Source files of both parts are in the same package, but to run this program properly user has to run crawler and results presenter separately like this :

python crawler.py

and then

python presenter.py

Everything is allright just except one thing. What I what presenter to do is to create result in html format and open the page with results in user's default browser, but it is always opened twice, probably due to the presence of run() method, which starts Flask in a new thread and things get cloudy for me. I don't know what I should do to be able to make my presenter.py to open only one tab/window after running it.

Here is the snippet of my code :

from flask import Flask, render_template
import os
import sqlite3


# configuration
DEBUG = True
DATABASE = os.getcwd() + '/database/database.db'

app = Flask(__name__)
app.config.from_object(__name__)
app.config.from_envvar('CRAWLER_SETTINGS', silent=True)



def connect_db():
    """Returns a new connection to the database."""
    try:      
        conn = sqlite3.connect(app.config['DATABASE'])
    return conn
except sqlite3.Error:
    print 'Unable to connect to the database'
    return False


@app.route('/')
def show_entries():
    u"""Loads pages information and emails from the database and
    inserts results into show_entires template. If there is a database
    problem returns error page.
    """
    conn = connect_db()


    if conn:        
    try:            
        cur = connect_db().cursor()

        results = cur.execute('SELECT url, title, doctype, pagesize FROM pages')    
        pages = [dict(url=row[0], title=row[1].encode('utf-8'), pageType=row[2], pageSize=row[3]) for row in results.fetchall()]   


        results = cur.execute('SELECT url, email from emails')
        emails = {}


        for row in results.fetchall():                
            emails.setdefault(row[0], []).append(row[1])                

        return render_template('show_entries.html', pages=pages, emails=emails)
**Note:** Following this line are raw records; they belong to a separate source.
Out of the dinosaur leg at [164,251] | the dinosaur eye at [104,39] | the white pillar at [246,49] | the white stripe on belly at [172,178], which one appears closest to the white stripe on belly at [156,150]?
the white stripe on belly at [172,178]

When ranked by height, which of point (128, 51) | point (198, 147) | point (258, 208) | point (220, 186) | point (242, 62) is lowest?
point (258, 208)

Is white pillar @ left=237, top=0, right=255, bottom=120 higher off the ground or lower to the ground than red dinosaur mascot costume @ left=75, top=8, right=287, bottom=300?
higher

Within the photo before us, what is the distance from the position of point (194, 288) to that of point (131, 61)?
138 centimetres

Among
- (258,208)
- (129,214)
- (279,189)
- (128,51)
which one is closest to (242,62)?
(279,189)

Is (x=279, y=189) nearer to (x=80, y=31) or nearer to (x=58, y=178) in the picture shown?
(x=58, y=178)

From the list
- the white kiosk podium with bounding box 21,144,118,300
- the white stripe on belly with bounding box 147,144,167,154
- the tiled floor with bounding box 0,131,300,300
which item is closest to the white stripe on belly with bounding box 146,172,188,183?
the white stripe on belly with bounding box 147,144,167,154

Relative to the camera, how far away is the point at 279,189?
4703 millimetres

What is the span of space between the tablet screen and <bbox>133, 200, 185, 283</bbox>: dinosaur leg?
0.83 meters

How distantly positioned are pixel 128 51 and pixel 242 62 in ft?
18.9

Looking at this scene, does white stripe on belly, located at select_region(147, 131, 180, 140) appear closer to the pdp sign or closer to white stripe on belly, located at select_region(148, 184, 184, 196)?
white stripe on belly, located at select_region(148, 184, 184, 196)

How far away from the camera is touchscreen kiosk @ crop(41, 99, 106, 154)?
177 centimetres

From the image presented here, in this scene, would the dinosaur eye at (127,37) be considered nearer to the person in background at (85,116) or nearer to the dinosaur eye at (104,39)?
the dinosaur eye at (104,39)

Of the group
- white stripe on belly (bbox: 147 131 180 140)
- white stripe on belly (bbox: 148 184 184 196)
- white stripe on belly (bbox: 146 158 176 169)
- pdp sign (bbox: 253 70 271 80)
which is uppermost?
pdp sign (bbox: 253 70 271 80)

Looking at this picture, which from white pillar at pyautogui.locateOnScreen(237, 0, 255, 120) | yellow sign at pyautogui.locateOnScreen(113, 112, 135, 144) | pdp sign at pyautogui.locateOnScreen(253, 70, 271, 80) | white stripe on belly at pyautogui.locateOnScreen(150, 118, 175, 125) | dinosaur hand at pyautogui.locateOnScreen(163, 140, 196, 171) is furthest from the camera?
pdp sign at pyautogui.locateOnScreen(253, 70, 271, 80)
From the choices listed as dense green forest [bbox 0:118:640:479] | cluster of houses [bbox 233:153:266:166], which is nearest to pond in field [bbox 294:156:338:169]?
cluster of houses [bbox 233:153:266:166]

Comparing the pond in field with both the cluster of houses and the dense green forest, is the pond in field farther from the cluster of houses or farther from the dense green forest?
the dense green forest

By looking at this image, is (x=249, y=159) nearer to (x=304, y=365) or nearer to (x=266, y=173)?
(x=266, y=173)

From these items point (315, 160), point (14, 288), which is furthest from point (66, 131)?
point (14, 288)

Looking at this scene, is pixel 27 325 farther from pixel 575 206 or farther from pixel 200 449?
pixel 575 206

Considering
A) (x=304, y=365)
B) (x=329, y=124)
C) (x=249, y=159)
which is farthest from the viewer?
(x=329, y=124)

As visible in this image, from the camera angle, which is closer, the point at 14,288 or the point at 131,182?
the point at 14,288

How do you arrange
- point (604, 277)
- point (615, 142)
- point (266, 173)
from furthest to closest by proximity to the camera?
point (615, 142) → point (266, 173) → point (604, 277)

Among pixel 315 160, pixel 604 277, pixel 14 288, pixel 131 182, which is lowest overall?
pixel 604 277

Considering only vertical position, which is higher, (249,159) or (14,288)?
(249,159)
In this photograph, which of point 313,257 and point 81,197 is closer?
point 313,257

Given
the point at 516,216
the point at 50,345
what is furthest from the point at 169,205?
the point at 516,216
    except sqlite3.Error, e:
        print ' Exception message %s ' % e
        print 'Could not load data from the database!'
        return render_template('show_error_page.html')


else:
    return render_template('show_error_page.html')        


if __name__ == '__main__':
    url = 'http://127.0.0.1:5000'
    webbrowser.open_new(url)
    app.run()

Answer 1

I use similar code on Mac OS X (with Safari, Firefox, and Chrome browsers) all the time, and it runs fine. Guessing you may be running into Flask's auto-reload feature. Set debug=False and it will not try to auto-reload.

Other suggestions, based on my experience:

• Consider randomizing the port you use, as quick edit-run-test loops sometimes find the OS thinking port 5000 is still in use. (Or, if you run the code several times simultaneously, say by accident, the port truly is still in use.)
• Give the app a short while to spin up before you start the browser request. I do that through invoking threading.Timer.

Here's my code:

import random, threading, webbrowser

port = 5000 + random.randint(0, 999)
url = "http://127.0.0.1:{0}".format(port)

threading.Timer(1.25, lambda: webbrowser.open(url) ).start()

app.run(port=port, debug=False)

(This is all under the if __name__ == '__main__':, or in a separate "start app" function if you like.)